**Tasks to complete:**
**a.** Decide whether each statement agrees with the passage "Memories of My Father" below, answering yes or no and quoting the deciding words: (i) The father ran the Remick office from 1912 to 1924. (ii) Raymond Egan worked as a bank teller. (iii) The father phoned Shirley Temple with his idea for the song.
**b.** In the records below, report every line that contains the string "rect".

**Text passage:**
▽

Memories
of My Father By
Margaret Whiting (for
an introduction to a songbook of her father’s
compositions)
The
greatest memory I have of my father, Richard,
is sitting by his side at the piano listening
to his latest song. When I would come home
from school, I’d go into his studio and
would hear whatever song he was writing
or the latest Rodgers & Hart, or Jerome
Kern, or George Gershwin songs. Those composers
were some of his dearest friends, and he
kept up with everything they wrote. He would
bring home advance copies from his publisher
or the studio. At that time, even though
I was very young, I guess I was one of the
first to hear “My Funny Valentine,” “Too
Marvelous For Words,” or “On The Good Ship
Lollipop.” Speaking of that, he often said
I was the inspiration for that song. One
day I went into the studio after school
with a big lollipop in my hand. I leaned
over to give him a kiss, and he looked up
and said, “Margaret, get away with that
sticky lollipop. You’re going to get it
all over the piano and me.” He’d been working
on a song for Shirley Temple, who was one
of the biggest stars the movies ever had.
Suddenly, he looked at me and said, “That’s
it, that’s it! That’s just what I need for
Shirley!” He called the lyric writer, Sidney
Clare, on the phone and said, “My kid, Margaret,
just came in with a lollipop and got that
sticky stuff all over me and the piano.
But it gave me a good idea for Shirley.
What about ‘On The Good Ship Lollipop?’”
I think of that every time I hear the song
or see someone with a lollipop.
My father worked for the Jerome Remick
Music Company in Detroit, Michigan. This
company later became part of what is now
the Warner-Chappell Music Company. My father
was signed to Remick’s as a young composer
and ran the office from 1912-1924. There
was a young man working as a bank teller
where Remick did his banking whose name
was Raymond Egan. He wanted to be a lyric
writer, so Mr. Remick got my father and
Egan together. Their first song was a bit
of a masterpiece called “The Japanese Sandman,”

△

**Dataset content:**
▽

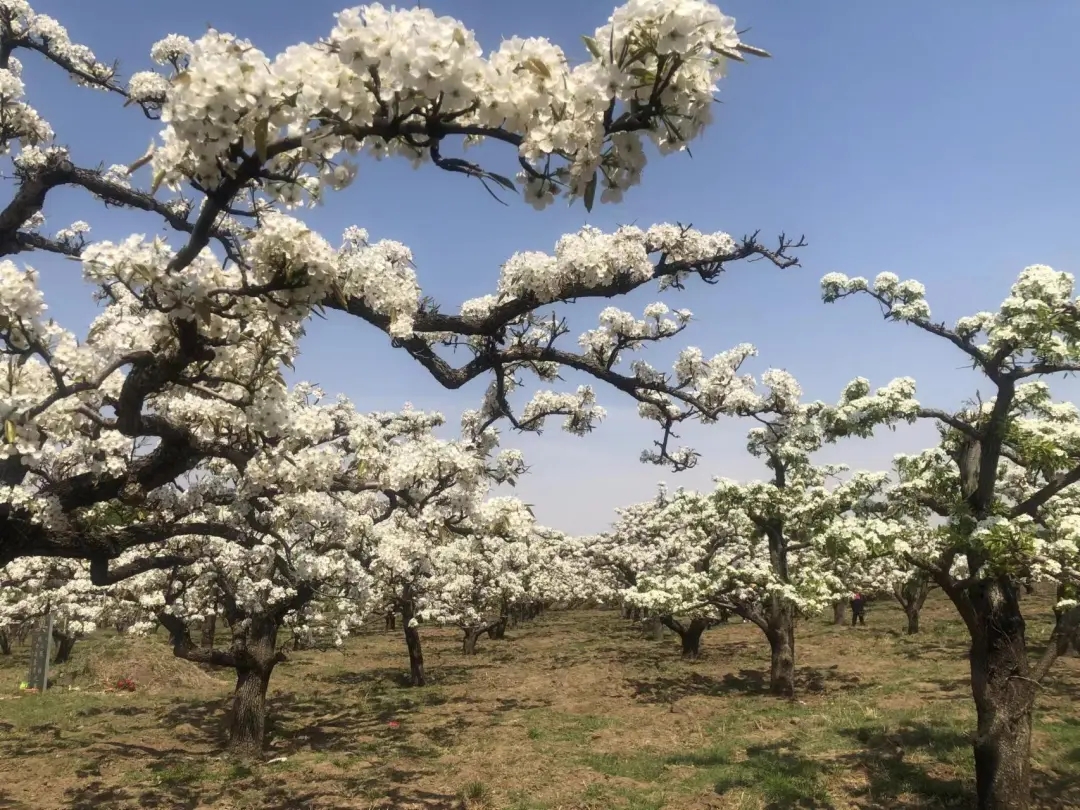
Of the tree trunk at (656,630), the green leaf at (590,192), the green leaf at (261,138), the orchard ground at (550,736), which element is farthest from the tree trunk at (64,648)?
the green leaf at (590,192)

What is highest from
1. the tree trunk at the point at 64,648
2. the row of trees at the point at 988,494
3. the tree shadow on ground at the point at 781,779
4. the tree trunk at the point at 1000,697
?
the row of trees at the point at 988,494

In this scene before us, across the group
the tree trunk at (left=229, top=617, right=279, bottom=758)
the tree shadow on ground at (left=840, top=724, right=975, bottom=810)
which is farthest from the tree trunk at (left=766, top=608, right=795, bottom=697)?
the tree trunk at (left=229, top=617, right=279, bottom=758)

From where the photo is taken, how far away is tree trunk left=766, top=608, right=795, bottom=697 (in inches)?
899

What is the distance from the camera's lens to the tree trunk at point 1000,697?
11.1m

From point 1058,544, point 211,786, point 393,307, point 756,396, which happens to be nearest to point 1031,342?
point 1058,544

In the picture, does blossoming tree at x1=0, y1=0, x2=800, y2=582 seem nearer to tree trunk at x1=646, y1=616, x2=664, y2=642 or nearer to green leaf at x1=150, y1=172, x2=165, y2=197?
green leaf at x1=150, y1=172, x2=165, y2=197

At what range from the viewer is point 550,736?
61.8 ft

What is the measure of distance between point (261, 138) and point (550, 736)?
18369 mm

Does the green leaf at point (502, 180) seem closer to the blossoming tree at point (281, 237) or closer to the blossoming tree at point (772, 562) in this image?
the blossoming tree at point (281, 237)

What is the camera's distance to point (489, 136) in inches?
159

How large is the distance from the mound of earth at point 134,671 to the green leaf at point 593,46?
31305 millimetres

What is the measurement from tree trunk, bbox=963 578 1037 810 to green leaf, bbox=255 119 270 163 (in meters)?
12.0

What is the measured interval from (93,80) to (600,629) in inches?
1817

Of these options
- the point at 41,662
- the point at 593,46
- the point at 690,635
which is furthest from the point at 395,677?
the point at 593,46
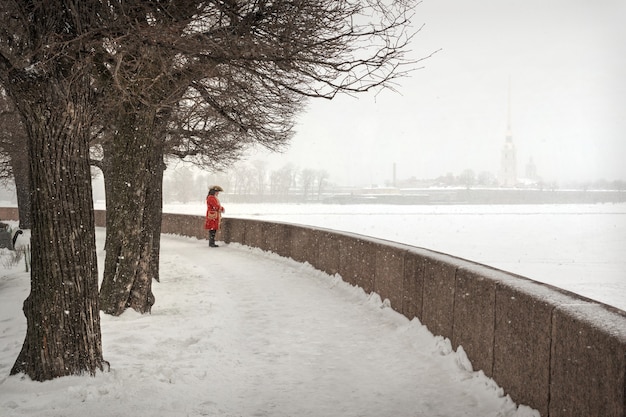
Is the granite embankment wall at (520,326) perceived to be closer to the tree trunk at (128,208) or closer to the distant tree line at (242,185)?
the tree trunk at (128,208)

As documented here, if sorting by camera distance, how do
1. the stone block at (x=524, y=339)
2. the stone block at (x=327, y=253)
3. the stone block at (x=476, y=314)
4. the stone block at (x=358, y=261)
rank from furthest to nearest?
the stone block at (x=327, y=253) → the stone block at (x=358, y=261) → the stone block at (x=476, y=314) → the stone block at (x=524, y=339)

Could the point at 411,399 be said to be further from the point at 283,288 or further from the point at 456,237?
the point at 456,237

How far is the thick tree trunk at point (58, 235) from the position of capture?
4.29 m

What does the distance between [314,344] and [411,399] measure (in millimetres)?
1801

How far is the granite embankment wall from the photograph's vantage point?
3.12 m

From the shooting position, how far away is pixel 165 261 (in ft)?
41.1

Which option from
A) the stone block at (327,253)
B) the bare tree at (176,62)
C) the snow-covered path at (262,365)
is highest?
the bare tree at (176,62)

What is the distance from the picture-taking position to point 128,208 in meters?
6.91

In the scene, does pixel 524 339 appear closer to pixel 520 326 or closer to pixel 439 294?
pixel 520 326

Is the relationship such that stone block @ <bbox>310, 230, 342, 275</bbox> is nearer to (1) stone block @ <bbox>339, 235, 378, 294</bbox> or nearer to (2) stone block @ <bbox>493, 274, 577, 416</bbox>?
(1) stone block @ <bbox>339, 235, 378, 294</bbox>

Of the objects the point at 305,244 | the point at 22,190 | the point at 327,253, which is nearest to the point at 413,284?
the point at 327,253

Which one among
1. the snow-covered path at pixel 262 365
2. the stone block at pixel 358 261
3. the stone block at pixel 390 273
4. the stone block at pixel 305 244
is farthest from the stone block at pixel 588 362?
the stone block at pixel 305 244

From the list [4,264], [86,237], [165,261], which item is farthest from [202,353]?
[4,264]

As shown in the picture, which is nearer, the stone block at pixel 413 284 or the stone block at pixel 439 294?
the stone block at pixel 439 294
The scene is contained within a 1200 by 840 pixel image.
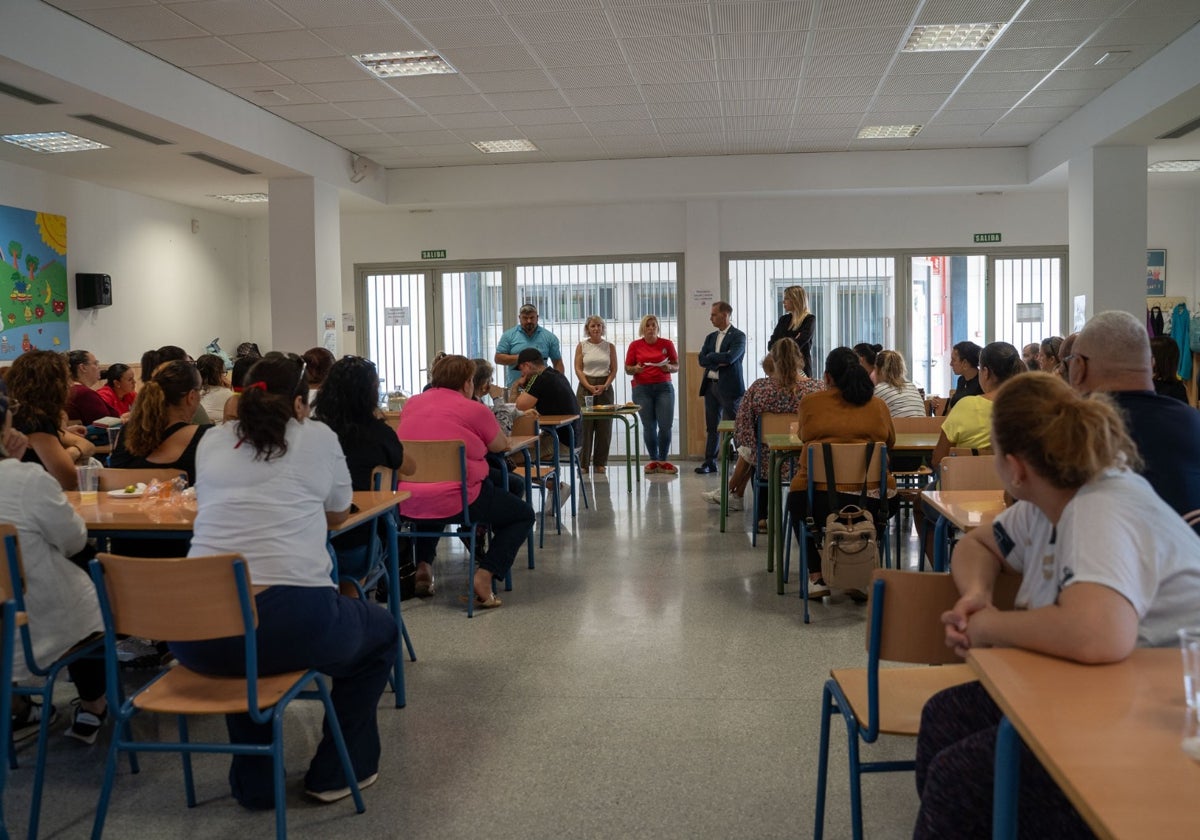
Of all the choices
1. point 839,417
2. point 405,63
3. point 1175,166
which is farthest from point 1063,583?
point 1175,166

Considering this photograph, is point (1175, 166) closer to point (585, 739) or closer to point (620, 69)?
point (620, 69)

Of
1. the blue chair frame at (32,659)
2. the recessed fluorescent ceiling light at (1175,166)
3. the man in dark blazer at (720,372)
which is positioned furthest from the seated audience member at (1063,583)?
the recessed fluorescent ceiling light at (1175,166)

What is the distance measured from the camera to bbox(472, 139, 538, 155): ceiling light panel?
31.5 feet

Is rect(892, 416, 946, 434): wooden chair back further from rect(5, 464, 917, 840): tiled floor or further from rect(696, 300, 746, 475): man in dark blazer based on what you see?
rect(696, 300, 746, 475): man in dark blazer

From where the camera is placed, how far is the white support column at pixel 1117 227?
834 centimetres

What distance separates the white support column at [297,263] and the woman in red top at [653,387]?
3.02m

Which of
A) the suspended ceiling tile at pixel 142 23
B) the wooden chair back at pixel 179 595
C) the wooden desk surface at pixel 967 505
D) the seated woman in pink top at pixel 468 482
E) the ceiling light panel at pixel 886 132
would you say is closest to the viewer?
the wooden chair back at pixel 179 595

△

**Solutions by task:**
**a.**
(i) Yes: "ran the office from 1912-1924"
(ii) Yes: "a young man working as a bank teller"
(iii) No: "He called the lyric writer, Sidney Clare, on the phone"

**b.**
Is rect(892, 416, 946, 434): wooden chair back further from rect(5, 464, 917, 840): tiled floor or further from rect(696, 300, 746, 475): man in dark blazer based on what you see?
rect(696, 300, 746, 475): man in dark blazer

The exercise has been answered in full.